With the pictures excluded, retype the records that follow exactly.

(DATA PROVIDED Opens)

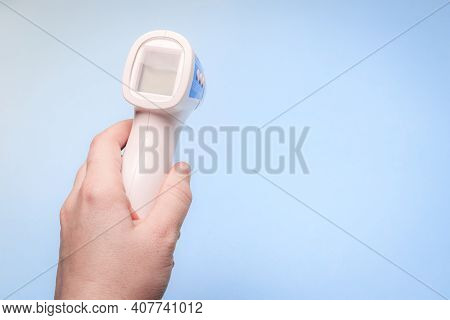 Infrared Thermometer On A Blue Background In Your Hand. The Thermometer In His Hand . Prevention. No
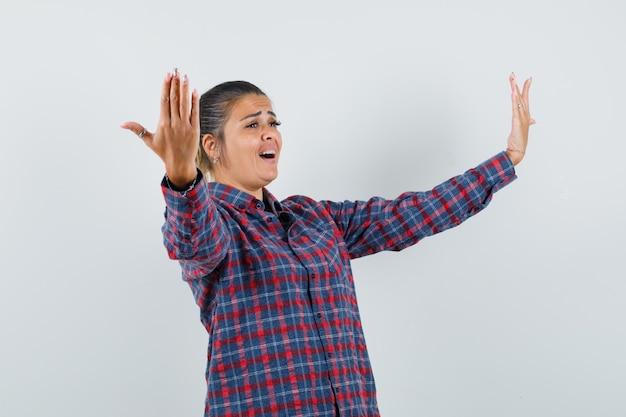 Mulher jovem, esticando as mãos como se convidando para entrar em uma camisa xadrez e parecendo feliz, vista frontal.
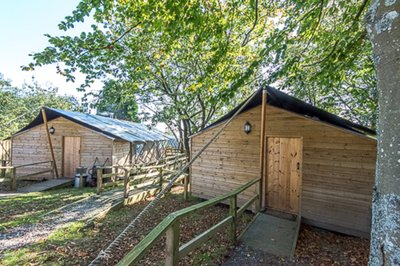 Accessible glamping lodges with pool hoists in Newton Abbot, Devon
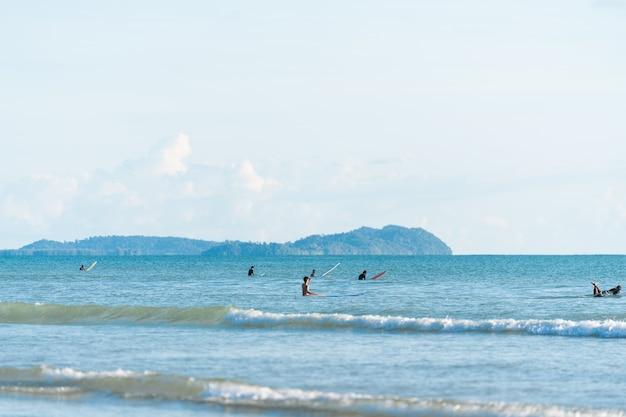 Чистое небо, море, серфер в воде, ожидание волны / пляж для серфинга / летние занятия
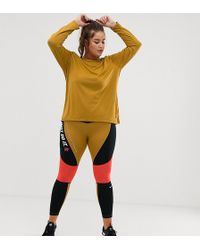 e00dd3bf698af Nike - Nike Plus Training High Waist Colourblock Leggings In Gold And Pink  - Lyst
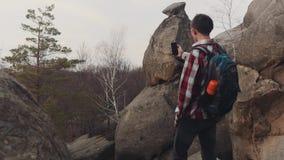El hombre joven en una camisa a cuadros se coloca en el top de la roca grande y toma varios tiros del paisaje asombroso Ningunas  almacen de metraje de vídeo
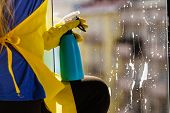Person Spraying Window Cleaning Detergent In Spray Bottle. House Clean Products, Household Care Equi poster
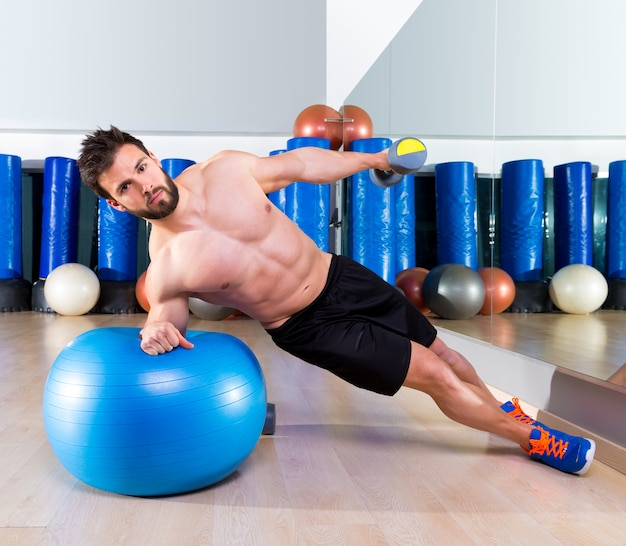 Fitball abdominal side push ups swiss ball man Premium Photo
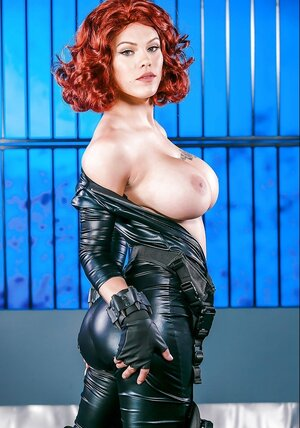Red-haired cutie pie poses in latex outfit that can hardly hide her huge jugs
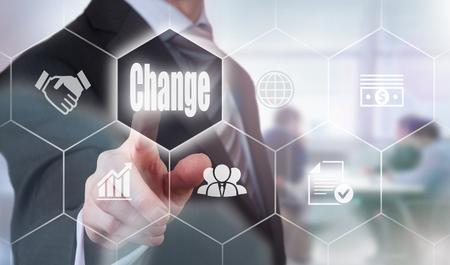 Businessman pressing a Change concept button.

(DATA PROVIDED Closes)

RESPONSE TO THE EXERCISE:
 Infrared Thermometer On A Blue Background In Your Hand. The Thermometer In His Hand . Prevention. No
 Mulher jovem, esticando as mãos como se convidando para entrar em uma camisa xadrez e parecendo feliz, vista frontal.
 Accessible glamping lodges with pool hoists in Newton Abbot, Devon
 Чистое небо, море, серфер в воде, ожидание волны / пляж для серфинга / летние занятия
 e00dd3bf698af Nike - Nike Plus Training High Waist Colourblock Leggings In Gold And Pink  - Lyst
El hombre joven en una camisa a cuadros se coloca en el top de la roca grande y toma varios tiros del paisaje asombroso Ningunas  almacen de metraje de vídeo
Person Spraying Window Cleaning Detergent In Spray Bottle. House Clean Products, Household Care Equi poster
 Fitball abdominal side push ups swiss ball man Premium Photo
Red-haired cutie pie poses in latex outfit that can hardly hide her huge jugs
 Businessman pressing a Change concept button.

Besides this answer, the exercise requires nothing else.